Sadly, both that performance and the music being performed constituted the high point of the entire evening. The program concluded with the full ensemble giving the world premiere performance of Laura Elise Schwendinger’s “A Flock Ascending,” which was written on an Earplay commission. During the pre-concert discussion, moderated rather awkwardly by Board member Benjamin Sabey, she discussed the influence of Toru Takemitsu’s “A Flock Descends into a Pentagonal Garden.” However, Schwendinger’s “Flock” seemed to add recorded birdsong to an instrumental mix that tended to reflect the four instruments of the Tashi quartet that recorded Takemitsu’s composition for Deutsche Grammophon: piano, violin, cello, and clarinet. She also structured the piece into seven movements, which began to wear on attention long before the halfway mark.
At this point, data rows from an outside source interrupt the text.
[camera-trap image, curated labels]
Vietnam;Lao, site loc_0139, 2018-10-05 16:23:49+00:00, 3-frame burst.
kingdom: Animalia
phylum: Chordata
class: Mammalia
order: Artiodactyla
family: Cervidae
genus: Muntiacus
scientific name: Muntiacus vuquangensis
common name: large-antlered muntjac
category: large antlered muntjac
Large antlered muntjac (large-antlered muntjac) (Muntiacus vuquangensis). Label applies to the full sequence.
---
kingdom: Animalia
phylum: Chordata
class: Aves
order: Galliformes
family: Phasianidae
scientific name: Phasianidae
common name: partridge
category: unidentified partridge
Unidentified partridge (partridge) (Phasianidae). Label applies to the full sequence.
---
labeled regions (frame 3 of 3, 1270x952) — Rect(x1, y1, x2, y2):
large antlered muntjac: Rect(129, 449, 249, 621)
“A Flock Ascending” was preceded by SofĂa Rocha’s “Scenes of Night,” last year’s winner of the Earplay Vibrant Shores Prize. One could appreciate the composer’s approach to combining instrumental sonorities. The work was scored for a quartet that paired flute (Jessie Nucho) and clarinet (Peter Josheff) with violin (Terrie Baune) and cello (Vanessa Ruotolo). However, while one could appreciate the overall mood, this was another composition that overstayed its welcome.
In the first half of the program, the three pieces for violin (Baune) and piano (Keisuke Nakagoshi) by British composer Kate Whitley provided an excellent complement to Salonen’s cello music. Between these “bookends,” however, was a far less compelling performance of Richard Festinger’s James Joyce Settings, which triggered no end of muddled talk about the relationship between music and poetry during the pre-concert discussion. Ironically, no one bothered to mention that the three poems that Festinger had set were from a collection that Joyce had entitled Chamber Music. (Mind you, Joyce had a different “chamber” in mind!) The best that can be said is that, in the performance, soprano Winnie Nieh, accompanied at the piano by Brenda Tom, provided a clear account of Joyce’s words; but the relationship between those words and Festinger’s music left me more frustrated than perplexed.